Gov. Scott Walker tried to elbow his way into President Obama’s visit Wednesday to the Master Lock plant in Milwaukee. But he thought better of it.
That was one of the smartest political moves the governor has made in a year of political and policy missteps.
Walker, who faces a recall election fight this year, polls miserably with Democrats and independents who lean Democratic. And he’s vulnerable with independents and even some Republicans.
Walker tried initially to attach himself to Obama’s visit to a factory in Democratic Milwaukee. That seemed like smart politics. Then it became clear that the Master Lock event would focus on economic renewal, job growth and manufacturing. That’s not a good storyline for Walker, as a front-page chart in Wednesday’s Milwaukee Journal Sentinel newspaper illustrated.
While other battleground states in the Great Lakes region are experiencing at least a modest recovery, with some significant evidence of job creation, Walker’s Wisconsin is the outlier. Since the governor’s budget was implemented, Wisconsin has lost jobs every month. And in some of those six months of decline, Wisconsin has led the nation in job losses.
A Republican National Committee line holds that the economic upturn of the moment has been created by Republican governors. But Walker can’t make that claim. He’s stuck suggesting that job losses in Wisconsin are the fault of Obama and the Democratic president’s policies.
That is, of course, a fantasy.
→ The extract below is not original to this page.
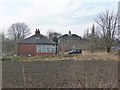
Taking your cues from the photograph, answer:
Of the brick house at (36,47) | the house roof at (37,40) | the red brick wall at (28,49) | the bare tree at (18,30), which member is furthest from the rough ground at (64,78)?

But Walker can maintain it when Obama is not around, and when the media is not looking at the fact of how Wisconsin trails neighboring states when it comes to actual job creation.
Standing next to Barack Obama at Master Lock would have exposed Scott Walker’s false premises, and his false statements.
So, suddenly, the governor wasn’t feeling well. Yes, he was up for a photo opportunity at the airport. And, yes, he was strong enough to put out a series of “I,” “I,” “I” statements regarding Obama’s visit — including one in which Walker claimed credit for making things happen with the Wisconsin companies Obama mentioned. But Walker avoided the factory floor.
The governor likes the limelight, and he wanted to grab the glory that goes with a presidential visit. But he did not want the scrutiny.